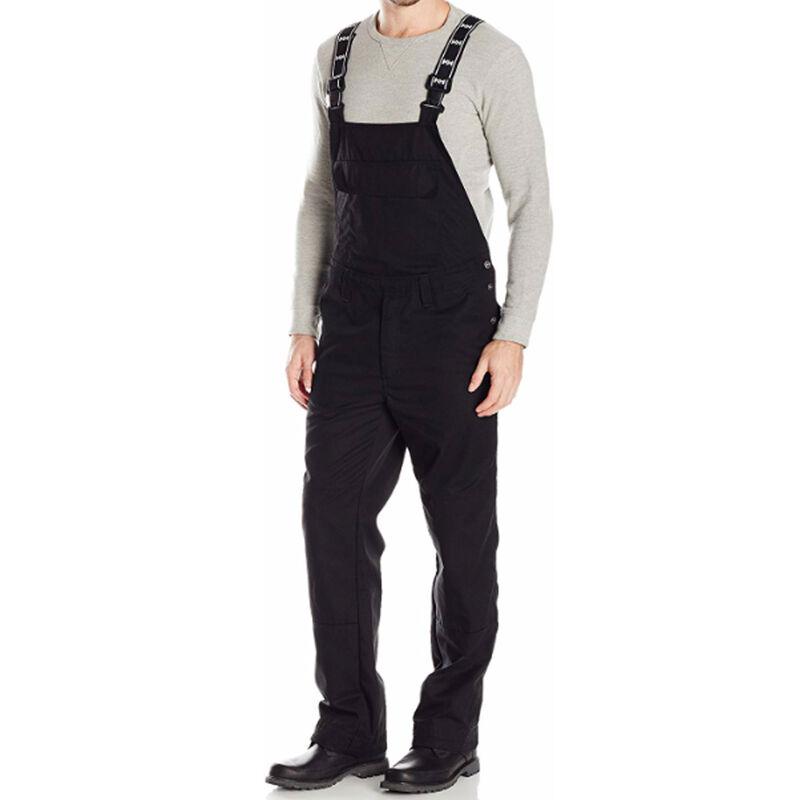 Men's Workwear Sheffield Bib Pants, , large image number 0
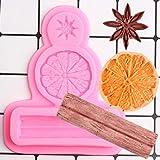 FGHHT Molde de Silicona de limón y Canela de anís Estrellado, moldes de Fondant para Hornear Chocolate, Herramientas de decoración de Pasteles, moldes de Arcilla de Caramelo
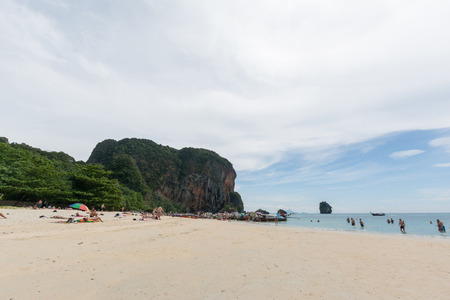 KRABI,THAILAND - JANUARY 20: Rai Lay beace on January 20,2016 in Krabi, Thailand. People relaxing on Rai Lay beach that is one of the most famous beach in the world.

▸ **Work item**: Return every line above word for word, minus images.

▸ **Response area**:
 Men's Workwear Sheffield Bib Pants, , large image number 0
 FGHHT Molde de Silicona de limón y Canela de anís Estrellado, moldes de Fondant para Hornear Chocolate, Herramientas de decoración de Pasteles, moldes de Arcilla de Caramelo
 KRABI,THAILAND - JANUARY 20: Rai Lay beace on January 20,2016 in Krabi, Thailand. People relaxing on Rai Lay beach that is one of the most famous beach in the world.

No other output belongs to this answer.